After last week’s NBA Draft Lottery, in which the New Orleans Pelicans improbably came away with the first overall pick, teams are turning their attention toward whom — not where — they’ll be picking.
The NBA Draft Combine, which took place Wednesday through Sunday night, served as a platform for draft prospects to showcase their talent to teams across the league — whether to establish themselves as a top pick or to convince teams to take a chance on them at the back end of the draft.
USC has two players with a reasonable chance of being selected in the NBA Draft June 20.
One-and-done guard Kevin Porter Jr., who is leaving USC after his freshman year, is predicted to fall somewhere in the middle of the first round, with the potential to become a lottery pick in the first round’s top 14.
“[Porter] is really talented,” ESPN NBA Draft expert Mike Schmitz said. “I think he’s one of the more talented scorers in the draft, if you’re looking at sheer talent.”
Porter had a chance to show off his top-tier scoring potential at the Draft Combine over the weekend. He reportedly met with at least 15 different NBA teams during the event.
However, Porter’s scoring ability is not the focus of the buzz surrounding his draft stock and potential landing spots, however. After being scrutinized throughout his year at USC for his immaturity and for a midseason suspension due to “conduct issues,” teams will try to assess Porter’s character before taking a chance on the promising shooting guard.
“For him, it’s about the interview process, answering why he had such an uneven season at USC, why he got suspended, why he wasn’t able to show much consistency,” Schmitz said. “That’s what teams want to figure out about him, because some days he looks like a top-five pick, and some days he looks like a guy that you don’t want to invest your draft pick in.”
Porter seemed to understand the speculation surrounding his character at the Combine and pointedly attempted to ease those concerns.
“I have a lot of growth left,” Porter said to reporters when asked about expectations surrounding his maturity in the NBA. “I feel like everything that happened, and all the things I’ve been through in my life, I’ve been growing as a person. I’ve been improving all my life … I’ve got to show my character and everything so [teams] can trust me. As a player and off the court.”
Despite concerns over Porter’s conduct, he remains one of the better players in the draft. ESPN lists Porter as the 14th best player available.
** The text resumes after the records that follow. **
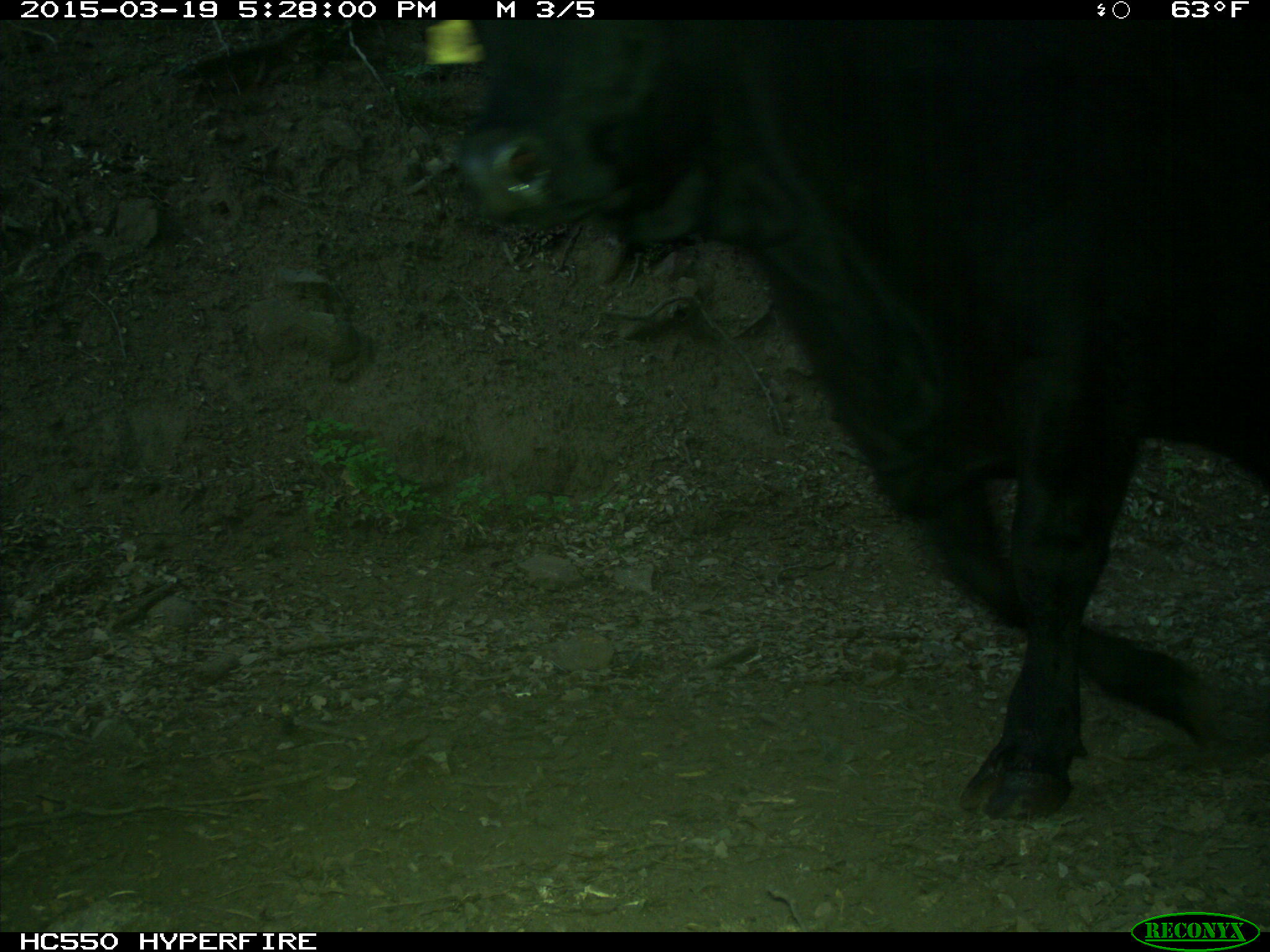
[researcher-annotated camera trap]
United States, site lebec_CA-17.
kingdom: Animalia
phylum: Chordata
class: Mammalia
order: Artiodactyla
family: Bovidae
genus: Bos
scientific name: Bos taurus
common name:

Porter, for one, seems not to have lost any confidence, even after a rocky season as a Trojan.
“A lot of people say I’m one of the most talented players in the draft, but they have a lot of problems with my character,” Porter said. “Before everything that happened, I was considered a top-five [pick]. I feel like I’m still a top-five [pick].”
Porter isn’t the only Trojan who has garnered the teams’ attention ahead of the draft. Bennie Boatwright, a 6-foot-10 guard who played for the Trojans from 2015 to 2019, is also hoping to hear his name called by NBA Commissioner Adam Silver.
Boatwright led USC in both 3-point percentage (42.9%) and points per game (18.2) in his final collegiate season.
“Any time you have size and shooting, I think you’re going to get looks,” Schmitz said. “He strikes me as a guy who will probably earn a two-way contract, play a lot in the G-League [the NBA’s minor league organization] and then go from there.”
Porter and Boatwright are likely to be selected at very different stages in the draft and will embark on different paths to the NBA. For now, however, the two former Trojans can only try to impress teams as much as possible before draft night in hopes of earning their spot at the sport’s highest level.